Copy each of the rows below word for word, keeping every number, mark, and line break as it appears.

*** Task data

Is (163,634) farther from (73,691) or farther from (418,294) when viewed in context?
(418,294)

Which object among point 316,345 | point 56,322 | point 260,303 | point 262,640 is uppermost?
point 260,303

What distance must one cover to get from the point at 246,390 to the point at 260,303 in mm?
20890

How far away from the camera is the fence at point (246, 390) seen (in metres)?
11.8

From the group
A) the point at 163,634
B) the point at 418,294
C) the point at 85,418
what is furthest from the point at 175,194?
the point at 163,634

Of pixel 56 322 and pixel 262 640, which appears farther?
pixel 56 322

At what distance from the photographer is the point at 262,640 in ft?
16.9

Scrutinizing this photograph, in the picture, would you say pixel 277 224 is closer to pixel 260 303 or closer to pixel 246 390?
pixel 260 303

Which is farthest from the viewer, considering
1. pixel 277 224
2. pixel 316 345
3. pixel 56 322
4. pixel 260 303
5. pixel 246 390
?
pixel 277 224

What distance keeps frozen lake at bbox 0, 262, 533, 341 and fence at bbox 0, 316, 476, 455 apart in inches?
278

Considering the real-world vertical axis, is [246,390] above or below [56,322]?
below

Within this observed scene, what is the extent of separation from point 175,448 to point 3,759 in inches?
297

******

Result of the exercise
Is (163,634) farther from (73,691) or farther from (418,294) when viewed in context?
(418,294)

Which object among point 316,345 | point 56,322 | point 260,303 | point 262,640 is uppermost?
point 260,303

What distance must one cover to get from the point at 246,390 to the point at 260,303 in mm?
20890

How far away from the camera is the fence at point (246, 390) seen (in metres)?
11.8

From the group
A) the point at 163,634
B) the point at 418,294
C) the point at 85,418
what is furthest from the point at 175,194?
the point at 163,634

Of pixel 56 322 and pixel 262 640, which appears farther?
pixel 56 322

At what distance from the photographer is the point at 262,640 in ft?
16.9

Scrutinizing this photograph, in the picture, would you say pixel 277 224 is closer to pixel 260 303 or closer to pixel 246 390?
pixel 260 303

Which is farthest from the viewer, considering
1. pixel 277 224
2. pixel 316 345
3. pixel 56 322
4. pixel 260 303
5. pixel 246 390
?
pixel 277 224

What distance keeps frozen lake at bbox 0, 262, 533, 341 and fence at bbox 0, 316, 476, 455 apart in inches?
278

Considering the real-world vertical axis, is [246,390] above or below [56,322]?
below

Within this observed scene, what is the extent of separation from point 175,448 to point 3,759 in inches?
297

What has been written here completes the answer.